*** Provided data ***

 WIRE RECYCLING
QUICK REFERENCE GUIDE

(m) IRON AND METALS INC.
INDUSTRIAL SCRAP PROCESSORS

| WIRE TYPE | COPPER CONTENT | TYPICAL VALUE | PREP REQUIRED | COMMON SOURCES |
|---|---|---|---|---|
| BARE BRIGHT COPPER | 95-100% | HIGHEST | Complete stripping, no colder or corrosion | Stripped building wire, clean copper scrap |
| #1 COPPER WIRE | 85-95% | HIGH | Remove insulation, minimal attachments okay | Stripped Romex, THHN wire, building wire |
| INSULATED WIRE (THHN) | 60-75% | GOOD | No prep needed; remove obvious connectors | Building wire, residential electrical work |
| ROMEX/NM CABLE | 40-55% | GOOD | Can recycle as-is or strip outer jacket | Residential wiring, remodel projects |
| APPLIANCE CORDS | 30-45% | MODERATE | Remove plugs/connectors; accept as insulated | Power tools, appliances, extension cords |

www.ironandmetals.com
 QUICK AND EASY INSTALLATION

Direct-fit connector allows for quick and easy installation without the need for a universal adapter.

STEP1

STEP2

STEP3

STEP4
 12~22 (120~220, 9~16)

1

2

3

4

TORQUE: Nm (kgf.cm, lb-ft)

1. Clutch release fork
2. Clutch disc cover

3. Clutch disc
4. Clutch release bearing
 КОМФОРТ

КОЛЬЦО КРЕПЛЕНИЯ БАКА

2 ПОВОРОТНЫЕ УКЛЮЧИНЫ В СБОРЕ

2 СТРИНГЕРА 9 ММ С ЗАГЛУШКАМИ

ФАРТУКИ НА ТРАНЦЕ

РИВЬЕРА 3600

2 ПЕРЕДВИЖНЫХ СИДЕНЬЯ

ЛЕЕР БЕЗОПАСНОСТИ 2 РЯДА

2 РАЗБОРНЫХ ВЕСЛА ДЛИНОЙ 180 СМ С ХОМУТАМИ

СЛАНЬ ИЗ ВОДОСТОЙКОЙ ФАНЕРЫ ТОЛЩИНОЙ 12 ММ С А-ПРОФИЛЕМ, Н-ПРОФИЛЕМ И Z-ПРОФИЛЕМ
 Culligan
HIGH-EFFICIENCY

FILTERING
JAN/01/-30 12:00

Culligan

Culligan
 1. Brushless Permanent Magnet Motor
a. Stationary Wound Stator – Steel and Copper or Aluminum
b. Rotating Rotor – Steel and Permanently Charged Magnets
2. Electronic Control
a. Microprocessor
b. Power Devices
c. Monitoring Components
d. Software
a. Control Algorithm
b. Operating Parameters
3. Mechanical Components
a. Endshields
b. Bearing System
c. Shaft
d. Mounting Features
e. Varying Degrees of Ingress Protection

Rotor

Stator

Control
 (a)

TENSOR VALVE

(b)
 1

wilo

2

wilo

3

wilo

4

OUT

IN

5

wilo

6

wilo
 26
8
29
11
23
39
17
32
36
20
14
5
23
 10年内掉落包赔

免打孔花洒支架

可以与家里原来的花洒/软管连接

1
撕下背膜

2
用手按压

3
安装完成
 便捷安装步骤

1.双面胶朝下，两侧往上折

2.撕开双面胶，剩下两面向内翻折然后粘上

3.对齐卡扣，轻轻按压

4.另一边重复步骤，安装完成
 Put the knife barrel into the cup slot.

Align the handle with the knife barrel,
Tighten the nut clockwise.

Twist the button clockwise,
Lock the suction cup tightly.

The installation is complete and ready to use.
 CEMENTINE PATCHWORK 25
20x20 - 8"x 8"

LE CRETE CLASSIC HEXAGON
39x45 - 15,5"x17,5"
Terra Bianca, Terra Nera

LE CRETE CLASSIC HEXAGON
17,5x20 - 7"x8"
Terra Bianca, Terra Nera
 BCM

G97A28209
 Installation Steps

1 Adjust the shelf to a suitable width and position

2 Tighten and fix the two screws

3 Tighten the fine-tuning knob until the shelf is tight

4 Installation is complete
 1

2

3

***

Try it: Exactly as written, please output every entry.

Answer below:
 WIRE RECYCLING
QUICK REFERENCE GUIDE

(m) IRON AND METALS INC.
INDUSTRIAL SCRAP PROCESSORS

| WIRE TYPE | COPPER CONTENT | TYPICAL VALUE | PREP REQUIRED | COMMON SOURCES |
|---|---|---|---|---|
| BARE BRIGHT COPPER | 95-100% | HIGHEST | Complete stripping, no colder or corrosion | Stripped building wire, clean copper scrap |
| #1 COPPER WIRE | 85-95% | HIGH | Remove insulation, minimal attachments okay | Stripped Romex, THHN wire, building wire |
| INSULATED WIRE (THHN) | 60-75% | GOOD | No prep needed; remove obvious connectors | Building wire, residential electrical work |
| ROMEX/NM CABLE | 40-55% | GOOD | Can recycle as-is or strip outer jacket | Residential wiring, remodel projects |
| APPLIANCE CORDS | 30-45% | MODERATE | Remove plugs/connectors; accept as insulated | Power tools, appliances, extension cords |

www.ironandmetals.com
 QUICK AND EASY INSTALLATION

Direct-fit connector allows for quick and easy installation without the need for a universal adapter.

STEP1

STEP2

STEP3

STEP4
 12~22 (120~220, 9~16)

1

2

3

4

TORQUE: Nm (kgf.cm, lb-ft)

1. Clutch release fork
2. Clutch disc cover

3. Clutch disc
4. Clutch release bearing
 КОМФОРТ

КОЛЬЦО КРЕПЛЕНИЯ БАКА

2 ПОВОРОТНЫЕ УКЛЮЧИНЫ В СБОРЕ

2 СТРИНГЕРА 9 ММ С ЗАГЛУШКАМИ

ФАРТУКИ НА ТРАНЦЕ

РИВЬЕРА 3600

2 ПЕРЕДВИЖНЫХ СИДЕНЬЯ

ЛЕЕР БЕЗОПАСНОСТИ 2 РЯДА

2 РАЗБОРНЫХ ВЕСЛА ДЛИНОЙ 180 СМ С ХОМУТАМИ

СЛАНЬ ИЗ ВОДОСТОЙКОЙ ФАНЕРЫ ТОЛЩИНОЙ 12 ММ С А-ПРОФИЛЕМ, Н-ПРОФИЛЕМ И Z-ПРОФИЛЕМ
 Culligan
HIGH-EFFICIENCY

FILTERING
JAN/01/-30 12:00

Culligan

Culligan
 1. Brushless Permanent Magnet Motor
a. Stationary Wound Stator – Steel and Copper or Aluminum
b. Rotating Rotor – Steel and Permanently Charged Magnets
2. Electronic Control
a. Microprocessor
b. Power Devices
c. Monitoring Components
d. Software
a. Control Algorithm
b. Operating Parameters
3. Mechanical Components
a. Endshields
b. Bearing System
c. Shaft
d. Mounting Features
e. Varying Degrees of Ingress Protection

Rotor

Stator

Control
 (a)

TENSOR VALVE

(b)
 1

wilo

2

wilo

3

wilo

4

OUT

IN

5

wilo

6

wilo
 26
8
29
11
23
39
17
32
36
20
14
5
23
 10年内掉落包赔

免打孔花洒支架

可以与家里原来的花洒/软管连接

1
撕下背膜

2
用手按压

3
安装完成
 便捷安装步骤

1.双面胶朝下，两侧往上折

2.撕开双面胶，剩下两面向内翻折然后粘上

3.对齐卡扣，轻轻按压

4.另一边重复步骤，安装完成
 Put the knife barrel into the cup slot.

Align the handle with the knife barrel,
Tighten the nut clockwise.

Twist the button clockwise,
Lock the suction cup tightly.

The installation is complete and ready to use.
 CEMENTINE PATCHWORK 25
20x20 - 8"x 8"

LE CRETE CLASSIC HEXAGON
39x45 - 15,5"x17,5"
Terra Bianca, Terra Nera

LE CRETE CLASSIC HEXAGON
17,5x20 - 7"x8"
Terra Bianca, Terra Nera
 BCM

G97A28209
 Installation Steps

1 Adjust the shelf to a suitable width and position

2 Tighten and fix the two screws

3 Tighten the fine-tuning knob until the shelf is tight

4 Installation is complete
 1

2

3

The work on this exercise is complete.